• [EXTRACT]:
Sir John Gilbert, who died a year later, was an old comrade and contributor. He had designed the fourth wrapper in January, 1843 – Doyle's final design was not adopted till six years later – and contributed intermittently to Punch down to 1882. His robust and spirited talent as an illustrator is acknowledged in Punch's tribute: —

 
The faded history of courts and kings
Touched by your spell took on its former hue;
You made the daily art of common things
Fresh as the morning dew.
 

A deeper note is sounded in Punch's salutation of Watts on his death in 1904, when he recognizes the fidelity of that illustrious artist to his conception of the high mission of Art and his well-known repudiation of the maxim "Art for Art's Sake": —

 
His means were servants to the end in view
And not the end's self; so his heart was wise
To hold – as they have held, the chosen few —
High failure dearer than the easy prize.
 
 
Now lifted face to face with unseen things,
Dimly imagined in the lower life,
He sees his Hope renew her broken strings,
And Love and Death no more at bitter strife.

• [MATERIAL]:
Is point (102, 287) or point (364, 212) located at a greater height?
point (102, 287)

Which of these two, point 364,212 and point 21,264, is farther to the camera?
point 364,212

• [JOBS]:
**A.** Answer these questions about the Punch tributes extract.
(i) In what month and year did Gilbert design the fourth wrapper?
(ii) Down to what year did Gilbert contribute to Punch?
(iii) In what year did Watts die?
**B.** Carry on the passage about Punch's tributes to artists from its last line.

• [RESULTS BY TASK]:
**A.**
(i) January, 1843
(ii) 1882
(iii) 1904

**B.**
Punch on Aubrey Beardsley

To retrace our steps to the 'nineties, it must be admitted that Punch enjoyed himself more in belabouring Beardsley than in saluting established reputations. Seeing nothing in his work but a wilful, exotic and decadent bizarrerie, Punch assailed him under various aliases, all of them grotesque and uncomplimentary. In 1893 the famous Beardsley "poster" for the Avenue Theatre inspired the lines headed "Ars Postera," which begin: —

 
Mr. Aubrey Beer de Beers,
You're getting quite a high renown;
Your Comedy of Leers, you know,
Is posted all about the town;
This sort of stuff I cannot puff,
As Boston says, it makes me "tired":
Your Japanee-Rossetti girl
Is not a thing to be desired.
 
 
Mr. Aubrey Beer de Beers,
New English Art (excuse the chaff)
Is like the Newest Humour style,
It's not a thing at which to laugh:
But all the same, you need not maim
A beauty reared on Nature's rules;
A simple maid au naturel
Is worth a dozen spotted ghouls.
 

On being presented with artful and crafty puzzle by artistic friend. (Query – Is it the right way up? And, if so, what is it?)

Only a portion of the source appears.